De soldado a compañero: la conversión de San Ignacio

La historia de este Personaje a Contracorriente, San Ignacio de Loyola, es una historia de conversión total. Una conversión que impactó mucho más allá de su propia vida. Una conversión que hace que más de 500 años después siga teniendo sentido escribir sobre ella.

Nació en 1491 en Azpeitía, España, un año antes del descubrimiento de América. Arribó al mundo cobijado por una familia noble del País Vasco, lo que en esa época feudal no era poca cosa.

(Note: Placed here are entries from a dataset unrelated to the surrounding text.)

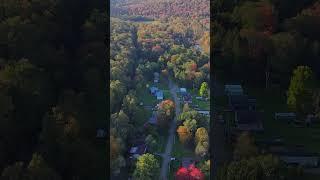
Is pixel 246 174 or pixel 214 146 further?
pixel 214 146

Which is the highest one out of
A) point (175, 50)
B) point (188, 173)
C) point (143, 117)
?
point (175, 50)

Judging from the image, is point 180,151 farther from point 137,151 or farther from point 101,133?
point 101,133

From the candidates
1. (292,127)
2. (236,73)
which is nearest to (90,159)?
(236,73)

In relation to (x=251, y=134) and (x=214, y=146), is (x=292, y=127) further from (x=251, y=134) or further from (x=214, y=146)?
(x=214, y=146)

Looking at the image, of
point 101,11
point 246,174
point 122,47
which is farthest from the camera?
point 122,47

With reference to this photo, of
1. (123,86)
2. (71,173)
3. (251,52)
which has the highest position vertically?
(251,52)

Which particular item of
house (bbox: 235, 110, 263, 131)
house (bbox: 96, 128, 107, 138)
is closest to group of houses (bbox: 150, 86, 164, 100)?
house (bbox: 96, 128, 107, 138)

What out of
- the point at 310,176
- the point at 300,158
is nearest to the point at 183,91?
the point at 300,158
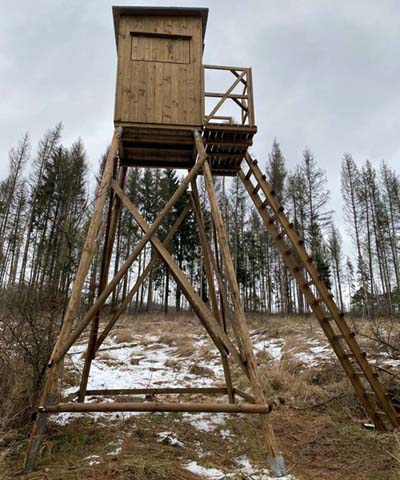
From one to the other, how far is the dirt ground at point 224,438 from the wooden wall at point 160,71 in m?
4.95

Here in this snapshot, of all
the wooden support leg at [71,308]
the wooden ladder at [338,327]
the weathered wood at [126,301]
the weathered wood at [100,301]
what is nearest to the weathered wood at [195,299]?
the weathered wood at [100,301]

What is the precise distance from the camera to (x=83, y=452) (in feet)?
12.8

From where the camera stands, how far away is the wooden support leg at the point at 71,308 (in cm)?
355

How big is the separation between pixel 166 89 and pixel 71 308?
4.10 metres

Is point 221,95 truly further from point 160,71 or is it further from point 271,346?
point 271,346

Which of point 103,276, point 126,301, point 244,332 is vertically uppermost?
point 103,276

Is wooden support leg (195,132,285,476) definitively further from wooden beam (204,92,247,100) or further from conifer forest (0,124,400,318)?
conifer forest (0,124,400,318)

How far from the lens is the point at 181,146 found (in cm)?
612

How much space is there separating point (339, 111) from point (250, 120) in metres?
11.6

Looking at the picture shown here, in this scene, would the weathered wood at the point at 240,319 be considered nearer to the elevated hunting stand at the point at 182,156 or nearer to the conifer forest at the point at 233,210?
the elevated hunting stand at the point at 182,156

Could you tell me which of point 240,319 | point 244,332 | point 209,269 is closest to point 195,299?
point 240,319

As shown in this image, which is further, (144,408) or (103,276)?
(103,276)

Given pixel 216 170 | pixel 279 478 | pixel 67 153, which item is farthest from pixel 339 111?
pixel 67 153

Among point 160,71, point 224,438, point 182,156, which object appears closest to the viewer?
point 224,438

Pero no era una familia más. En años posteriores un cronista catalogaría a su familia como una de las “más desastrosas que nuestro país tuvo que soportar, una de esas familias vascas que portaba un escudo de armas sobre su puerta principal, para justificar mejor las fechorías que eran el tejido y el patrón de su vida”.

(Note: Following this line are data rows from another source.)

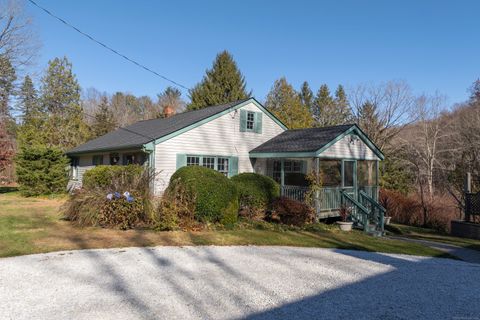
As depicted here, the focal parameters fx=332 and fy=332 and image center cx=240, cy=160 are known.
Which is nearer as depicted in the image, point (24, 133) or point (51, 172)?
point (51, 172)

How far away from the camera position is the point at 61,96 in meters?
33.1

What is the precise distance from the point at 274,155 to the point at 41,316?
11587mm

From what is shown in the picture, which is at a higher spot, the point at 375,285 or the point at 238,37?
the point at 238,37

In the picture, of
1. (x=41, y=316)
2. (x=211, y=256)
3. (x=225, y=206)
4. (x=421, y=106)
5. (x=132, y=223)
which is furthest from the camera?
(x=421, y=106)

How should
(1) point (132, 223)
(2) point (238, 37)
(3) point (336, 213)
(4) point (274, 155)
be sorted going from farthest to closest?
(2) point (238, 37)
(4) point (274, 155)
(3) point (336, 213)
(1) point (132, 223)

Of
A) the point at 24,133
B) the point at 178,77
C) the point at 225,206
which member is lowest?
the point at 225,206

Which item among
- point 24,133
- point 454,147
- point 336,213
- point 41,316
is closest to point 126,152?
point 336,213

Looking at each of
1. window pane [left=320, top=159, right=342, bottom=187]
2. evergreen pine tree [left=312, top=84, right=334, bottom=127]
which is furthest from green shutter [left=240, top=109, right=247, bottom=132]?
evergreen pine tree [left=312, top=84, right=334, bottom=127]

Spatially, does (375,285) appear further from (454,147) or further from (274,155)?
(454,147)

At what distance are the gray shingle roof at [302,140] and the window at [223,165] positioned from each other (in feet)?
5.37

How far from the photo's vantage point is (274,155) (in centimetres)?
1448

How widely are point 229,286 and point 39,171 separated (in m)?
16.7

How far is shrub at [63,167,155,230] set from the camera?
8.99 m

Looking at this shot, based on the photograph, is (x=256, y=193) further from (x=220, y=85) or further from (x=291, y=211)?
(x=220, y=85)
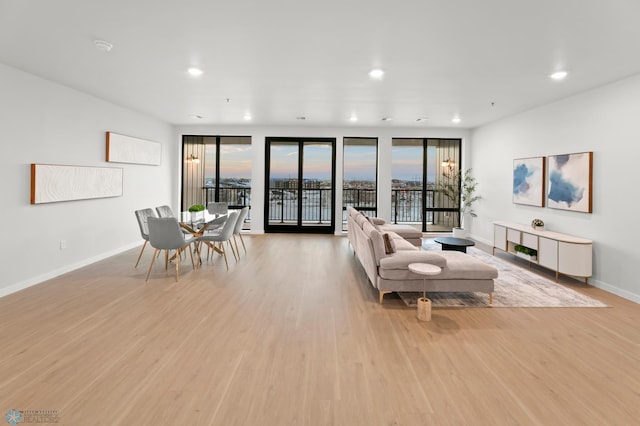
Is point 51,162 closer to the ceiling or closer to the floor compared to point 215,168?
closer to the floor

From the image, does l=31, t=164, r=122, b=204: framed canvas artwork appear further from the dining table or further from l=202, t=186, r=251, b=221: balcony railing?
l=202, t=186, r=251, b=221: balcony railing

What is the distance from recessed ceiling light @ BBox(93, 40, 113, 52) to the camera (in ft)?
10.8

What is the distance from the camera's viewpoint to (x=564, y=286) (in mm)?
4527

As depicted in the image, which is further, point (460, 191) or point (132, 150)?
point (460, 191)

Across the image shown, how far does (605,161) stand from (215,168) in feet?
26.1

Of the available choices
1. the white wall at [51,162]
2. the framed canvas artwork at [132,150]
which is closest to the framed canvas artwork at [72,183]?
the white wall at [51,162]

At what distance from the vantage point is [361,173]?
29.1ft

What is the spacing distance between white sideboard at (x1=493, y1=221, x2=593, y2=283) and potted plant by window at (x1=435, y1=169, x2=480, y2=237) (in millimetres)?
2416

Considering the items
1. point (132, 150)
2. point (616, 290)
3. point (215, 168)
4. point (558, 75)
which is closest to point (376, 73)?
point (558, 75)

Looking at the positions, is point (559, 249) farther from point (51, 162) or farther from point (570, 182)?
point (51, 162)

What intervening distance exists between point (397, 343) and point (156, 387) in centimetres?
189

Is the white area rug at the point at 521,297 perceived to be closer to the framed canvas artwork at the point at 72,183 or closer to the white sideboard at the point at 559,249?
the white sideboard at the point at 559,249

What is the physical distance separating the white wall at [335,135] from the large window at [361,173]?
217 millimetres

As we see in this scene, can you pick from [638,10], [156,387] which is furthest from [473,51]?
[156,387]
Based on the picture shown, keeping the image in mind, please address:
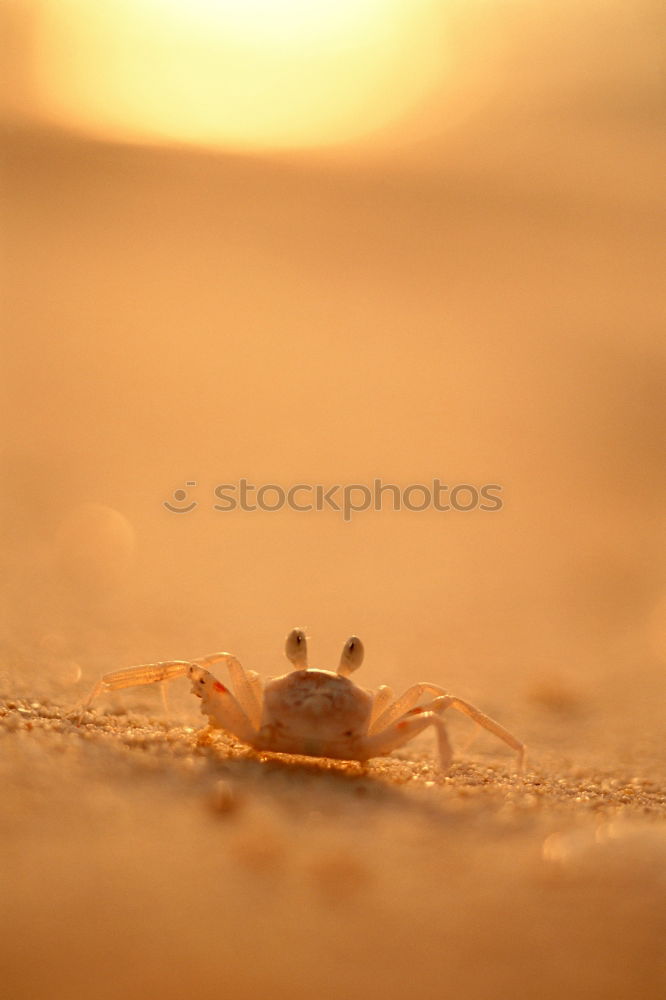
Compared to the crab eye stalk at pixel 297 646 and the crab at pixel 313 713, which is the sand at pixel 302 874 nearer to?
the crab at pixel 313 713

Con esos antecedentes, es fácil entender la personalidad que fue desarrollando Iñigo (todavía no tomaba el nombre de Ignacio) en ese entonces. Quien llegaría a convertirse en santo, en su juventud fue un tipo conflictivo, violento y frecuentador de placeres mundanos.

En su horizonte no había más que lo típico del miembro de una familia noble en medio de un contexto sociopolítico muy violento: ser un exitoso y respetado militar.

Su libreto parecía estar escrito y pudo tener un final anticipado el 20 de mayo de 1521. Con casi 30 años, participando en una lucha contra los franceses en el norte de Castilla y defendiendo el castillo de Pamplona, recibió una bala de cañón que le rompió una pierna. Y que quebró también su historia.

De ahí en más, todo cambiaría. Durante su larga y dolorosa recuperación, este joven convaleciente pasó muchas horas leyendo textos religiosos que lo acercaron de manera inesperada a Jesús y a la profundización de su fe católica.

El cambio fue radical. Una vez recuperada la capacidad para caminar, se propuso peregrinar a Jerusalén, parando antes en Montserrat y Manresa.

En Monserrat comenzó a tomar forma la idea de hacer penitencia por los pecados que había cometido y también el dejar atrás los lujos que lo habían acompañado hasta entonces.

Con esa nueva mentalidad llegó a Manresa, donde vivió durante 10 meses con gran austeridad, prácticamente como un mendigo. En ese lugar formuló sus Ejercicios Espirituales, que siguen guiando a miles de personas en la actualidad para poder conectarse con Jesús y personalmente por medio de la meditación y la espiritualidad.

Hasta entonces, su norte era llevar adelante una vida puramente contemplativa, pero paulatinamente comenzó a descubrir un llamado a ser “contemplativo en la acción”. Desde luego, para llevar adelante su misión necesitaba compañeros.

Tras volver de Tierra Santa se trasladó a Francia para estudiar Filosofía. En la universidad de París conoció a quienes serían sus primeros compañeros. Pedro Fabro y San Francisco Javier destacaban en un grupo de seis hombres que se sumaron a San Ignacio.

En 1534 los siete juraron “servir a nuestro señor, dejando todas las cosas del mundo” y fundaron la Sociedad de Jesús, que antecedería a la Compañía.

Durante los años siguientes, Ignacio visitó a los familiares de sus compañeros, entregando cartas y recados. Pasó 1536 estudiando en Venecia.

En 1537, los siete compañeros se juntaron en Roma, donde Ignacio sería ordenado sacerdote un año después. Además, obtuvieron el permiso oral del Papa Pablo III, quien entregó la confirmación oficial de la orden en 1540. Así nació la Compañía de Jesús, siendo esto el remate de lo que había comenzado en Manresa con los ejercicios espirituales. El horizonte estaba claro: ser compañeros de Jesús, alistados bajo su bandera, para emplearse en el servicio de Dios y bien del prójimo.

Ignacio fue elegido General y encargado de redactar las constituciones. De golpe, se les asignaron diversos apostolados y el Papa los envió a distintas misiones. En ese momento comenzó la dispersión, con San Francisco Javier como principal abanderado por Portugal, la India, Indonesia, Japón y China.

Al final de sus días, la Compañía de Jesús estaba formada por más de mil personas y se extendía por los cuatro continentes conocidos. Ignacio murió en Roma el 31 de julio de 1556. Fue beatificado por el Papa Paulo V el 27 de julio de 1609 y canonizado el 12 de marzo de 1622. Ha sido declarado Celestial Patrono de los Ejercicios Espirituales.